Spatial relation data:
=======

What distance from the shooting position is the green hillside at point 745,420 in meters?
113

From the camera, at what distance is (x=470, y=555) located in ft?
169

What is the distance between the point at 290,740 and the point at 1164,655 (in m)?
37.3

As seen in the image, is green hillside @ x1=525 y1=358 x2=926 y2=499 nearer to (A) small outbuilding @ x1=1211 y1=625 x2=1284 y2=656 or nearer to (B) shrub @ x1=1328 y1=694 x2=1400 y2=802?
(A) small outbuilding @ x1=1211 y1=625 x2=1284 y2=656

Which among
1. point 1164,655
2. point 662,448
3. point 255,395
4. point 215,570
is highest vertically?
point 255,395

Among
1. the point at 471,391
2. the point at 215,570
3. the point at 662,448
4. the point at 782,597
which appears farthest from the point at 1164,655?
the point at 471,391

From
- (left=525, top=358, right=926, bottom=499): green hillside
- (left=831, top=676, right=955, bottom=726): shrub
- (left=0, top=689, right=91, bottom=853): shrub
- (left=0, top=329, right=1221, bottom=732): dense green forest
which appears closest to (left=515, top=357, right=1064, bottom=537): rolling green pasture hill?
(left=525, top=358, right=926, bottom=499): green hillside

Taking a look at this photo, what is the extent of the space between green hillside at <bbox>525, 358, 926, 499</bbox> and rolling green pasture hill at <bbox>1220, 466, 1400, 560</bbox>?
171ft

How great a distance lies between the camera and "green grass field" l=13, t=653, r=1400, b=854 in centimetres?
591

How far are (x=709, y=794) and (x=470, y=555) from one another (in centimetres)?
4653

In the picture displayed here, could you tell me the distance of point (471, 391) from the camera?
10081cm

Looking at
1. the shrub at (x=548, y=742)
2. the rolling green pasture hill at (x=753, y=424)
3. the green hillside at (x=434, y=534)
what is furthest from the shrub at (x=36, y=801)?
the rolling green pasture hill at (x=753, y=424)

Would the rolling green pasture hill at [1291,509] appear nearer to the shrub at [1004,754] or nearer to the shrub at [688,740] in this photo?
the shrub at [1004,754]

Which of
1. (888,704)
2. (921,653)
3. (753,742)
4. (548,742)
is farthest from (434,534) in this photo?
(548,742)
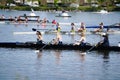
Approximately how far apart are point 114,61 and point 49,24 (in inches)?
2123

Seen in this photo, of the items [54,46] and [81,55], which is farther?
[54,46]

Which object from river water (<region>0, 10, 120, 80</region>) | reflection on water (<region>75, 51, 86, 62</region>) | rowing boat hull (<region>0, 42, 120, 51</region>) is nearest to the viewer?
river water (<region>0, 10, 120, 80</region>)

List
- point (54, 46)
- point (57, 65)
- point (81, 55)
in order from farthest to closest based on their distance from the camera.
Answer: point (54, 46) → point (81, 55) → point (57, 65)

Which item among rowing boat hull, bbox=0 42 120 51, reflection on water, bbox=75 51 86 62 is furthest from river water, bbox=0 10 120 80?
rowing boat hull, bbox=0 42 120 51

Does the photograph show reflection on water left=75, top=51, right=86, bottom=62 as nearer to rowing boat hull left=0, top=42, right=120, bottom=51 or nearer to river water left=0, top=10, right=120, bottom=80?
river water left=0, top=10, right=120, bottom=80

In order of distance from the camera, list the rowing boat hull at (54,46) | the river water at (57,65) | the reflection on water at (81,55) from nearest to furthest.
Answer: the river water at (57,65) < the reflection on water at (81,55) < the rowing boat hull at (54,46)

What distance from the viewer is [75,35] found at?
68938 mm

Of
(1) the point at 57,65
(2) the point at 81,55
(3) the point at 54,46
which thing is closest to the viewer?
(1) the point at 57,65

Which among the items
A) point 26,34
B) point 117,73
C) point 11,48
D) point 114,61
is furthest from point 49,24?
point 117,73

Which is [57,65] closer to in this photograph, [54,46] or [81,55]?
[81,55]

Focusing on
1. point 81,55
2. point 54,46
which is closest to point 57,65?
point 81,55

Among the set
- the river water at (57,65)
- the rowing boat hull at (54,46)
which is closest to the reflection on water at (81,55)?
the river water at (57,65)

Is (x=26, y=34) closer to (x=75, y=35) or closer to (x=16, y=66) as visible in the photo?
(x=75, y=35)

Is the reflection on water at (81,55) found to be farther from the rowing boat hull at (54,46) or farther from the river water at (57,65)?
the rowing boat hull at (54,46)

=======

Directive: Skip the pictures, then retype every line above exactly.

Task solution:
What distance from the shooting position is the green hillside at point 745,420 in meters?
113

From the camera, at what distance is (x=470, y=555) located in ft?
169

What is the distance between the point at 290,740 and the point at 1164,655 (in m)?
37.3

As seen in the image, is green hillside @ x1=525 y1=358 x2=926 y2=499 nearer to (A) small outbuilding @ x1=1211 y1=625 x2=1284 y2=656 or nearer to (B) shrub @ x1=1328 y1=694 x2=1400 y2=802?
(A) small outbuilding @ x1=1211 y1=625 x2=1284 y2=656

Which among
1. point 1164,655
2. point 662,448
3. point 255,395
4. point 215,570
is highest vertically?
point 255,395

Among
1. the point at 471,391
2. the point at 215,570
3. the point at 662,448
4. the point at 782,597
which appears farthest from the point at 1164,655?
the point at 471,391

From
- (left=525, top=358, right=926, bottom=499): green hillside
- (left=831, top=676, right=955, bottom=726): shrub
- (left=0, top=689, right=91, bottom=853): shrub
- (left=0, top=329, right=1221, bottom=732): dense green forest
which appears closest to (left=515, top=357, right=1064, bottom=537): rolling green pasture hill?
(left=525, top=358, right=926, bottom=499): green hillside

Taking a look at this photo, what is the extent of the space between green hillside at <bbox>525, 358, 926, 499</bbox> and rolling green pasture hill at <bbox>1220, 466, 1400, 560</bbox>?
171ft

How great a distance lies between the camera and "green grass field" l=13, t=653, r=1400, b=854 in centimetres?
591

How far are (x=709, y=794) and (x=470, y=555) from one another (in centimetres)?
4653

In the picture displayed here, could you tell me the distance of point (471, 391) from the camera?
10081cm

Looking at
1. the shrub at (x=548, y=742)
2. the rolling green pasture hill at (x=753, y=424)
3. the green hillside at (x=434, y=534)
what is furthest from the shrub at (x=36, y=801)?
the rolling green pasture hill at (x=753, y=424)

Would the rolling green pasture hill at [1291,509] appear nearer to the shrub at [1004,754] or nearer to the shrub at [688,740] in this photo?
the shrub at [1004,754]

Which of
1. (888,704)
2. (921,653)
3. (753,742)
4. (548,742)
is farthest from (434,534) in this photo?
(548,742)
Approximately how far apart are point 114,61 and point 49,24 (in inches)?
2123

Seen in this photo, of the items [54,46] and [81,55], which is farther?
[54,46]

Which object from river water (<region>0, 10, 120, 80</region>) | reflection on water (<region>75, 51, 86, 62</region>) | rowing boat hull (<region>0, 42, 120, 51</region>) is nearest to the viewer?
river water (<region>0, 10, 120, 80</region>)

List
- point (54, 46)
- point (57, 65)
- point (81, 55)
in order from farthest to closest based on their distance from the camera.
Answer: point (54, 46) → point (81, 55) → point (57, 65)

Which item among rowing boat hull, bbox=0 42 120 51, reflection on water, bbox=75 51 86 62 is furthest from river water, bbox=0 10 120 80?
rowing boat hull, bbox=0 42 120 51

Does the photograph show reflection on water left=75, top=51, right=86, bottom=62 as nearer to rowing boat hull left=0, top=42, right=120, bottom=51 or nearer to river water left=0, top=10, right=120, bottom=80?
river water left=0, top=10, right=120, bottom=80

In order of distance from the camera, list the rowing boat hull at (54,46) | the river water at (57,65) | the reflection on water at (81,55) from nearest to furthest.
Answer: the river water at (57,65) < the reflection on water at (81,55) < the rowing boat hull at (54,46)

What distance from the viewer is [75,35] found at?
68938 mm

Of
(1) the point at 57,65
(2) the point at 81,55
(3) the point at 54,46
which thing is closest to the viewer?
(1) the point at 57,65

Which among the items
A) point 26,34
B) point 117,73
C) point 11,48
D) point 114,61
is furthest from point 49,24?
point 117,73

Which is [57,65] closer to in this photograph, [54,46] or [81,55]?
[81,55]

Focusing on
1. point 81,55
2. point 54,46
which is closest to point 57,65?
point 81,55

Among the set
- the river water at (57,65)
- the rowing boat hull at (54,46)
which is closest to the reflection on water at (81,55)?
the river water at (57,65)

Is (x=26, y=34) closer to (x=75, y=35) or closer to (x=16, y=66) as visible in the photo?
(x=75, y=35)

Is the reflection on water at (81,55) found to be farther from the rowing boat hull at (54,46) or farther from the river water at (57,65)?
the rowing boat hull at (54,46)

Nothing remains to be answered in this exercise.